Getting back into running this week was almost as bad as being sick. I probably would have rather been leaking mucus for another seven days than trying to run any amount of miles. It got slightly better as the week went on. After Wednesday’s disaster, where I struggled to run one mile without stopping, today’s game day run was actually quite pleasant. There was a lot of energy in the crisp morning air, people playing cornhole along Milledge, and no one was drunk yet. Tomorrow will mark two weeks until the half-marathon, and I got my email confirmation this week, so that’s terrifying.

Distance: 5.6 miles

Time: One hour and 10 minutes.

Anthem: “I Am a God,” Kanye West.

Rookie Mistake: I actually don’t think I did anything embarrassing today.

Smells: DAWG TIME. Tailgating smells were both lovely and distracting. 

Foodstuffs: Clif bar and coffee for breakfast; potato salad, chicken tenders and and a salad for lunch; pimiento cheeseburger for dinner.

What Hurts: Left knee.

WEEK TEN: The Final Week

When I pitched this article and volunteered to be its subject, I had no idea what I was getting into. Even after watching a roommate train for this same run a few years ago and researching training programs, I had no concept of the hours and hours of time the training would consume. The runs themselves, the mental and physical preparation for the runs and recuperation afterwards—training took huge chunks out of my week. Looking back, it’s not something I would sign up for as a person with two part-time jobs and an internship. There were many days when I worked 12 hours with maybe an hour or two between jobs, and I simply did not have time to train those days, though I was scheduled to. I think if you’re going to sign up to do something like this, especially if you’re new to it, it needs to be your No. 2 priority behind work.
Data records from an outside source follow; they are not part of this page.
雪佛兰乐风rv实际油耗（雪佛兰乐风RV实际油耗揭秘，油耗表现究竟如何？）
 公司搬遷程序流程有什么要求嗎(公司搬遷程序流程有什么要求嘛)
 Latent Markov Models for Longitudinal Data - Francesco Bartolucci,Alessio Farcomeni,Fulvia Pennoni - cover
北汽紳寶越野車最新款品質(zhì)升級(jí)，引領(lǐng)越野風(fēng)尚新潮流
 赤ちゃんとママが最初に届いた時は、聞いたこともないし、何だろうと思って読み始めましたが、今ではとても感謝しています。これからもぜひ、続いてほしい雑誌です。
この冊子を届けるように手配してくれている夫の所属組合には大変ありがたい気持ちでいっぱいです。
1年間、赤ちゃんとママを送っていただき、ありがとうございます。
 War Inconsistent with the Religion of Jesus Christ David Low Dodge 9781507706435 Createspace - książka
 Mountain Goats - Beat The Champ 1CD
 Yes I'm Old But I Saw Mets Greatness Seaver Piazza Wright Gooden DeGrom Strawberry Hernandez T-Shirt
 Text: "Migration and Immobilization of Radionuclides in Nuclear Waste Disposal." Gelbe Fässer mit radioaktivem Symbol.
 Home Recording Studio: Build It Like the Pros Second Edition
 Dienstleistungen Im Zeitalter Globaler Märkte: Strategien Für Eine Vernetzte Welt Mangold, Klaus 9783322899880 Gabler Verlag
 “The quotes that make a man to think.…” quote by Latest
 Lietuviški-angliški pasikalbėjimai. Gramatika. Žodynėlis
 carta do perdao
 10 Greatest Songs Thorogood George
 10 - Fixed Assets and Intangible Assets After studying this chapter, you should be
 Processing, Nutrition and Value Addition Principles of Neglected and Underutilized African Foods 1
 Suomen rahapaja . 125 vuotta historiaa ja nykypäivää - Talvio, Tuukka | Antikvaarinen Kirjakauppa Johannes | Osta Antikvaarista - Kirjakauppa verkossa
I’ve still only run 9.17 miles, and I don’t intend to achieve more than that because I need to let my body rest before the run, but I’ve heard you only really need to train up to eight miles, so here’s to hoping that’s true?

Now for the good stuff: I can run six miles now with fairly little difficulty, which is a huge improvement from where I started. I have new muscles in my legs, especially my calves and feet. I got to soak up a lot of pretty Athens scenery. Most importantly, though, this is something I accomplished entirely on my own, with fairly little support from anyone else. (Yeah, my friends who were all gung-ho at the beginning about being my running buddies flaked on me. THANKS GUYS!) It’s definitely made me feel stronger, more capable and independent, and I wouldn’t trade that for anything. Except maybe all the sleep I missed out on.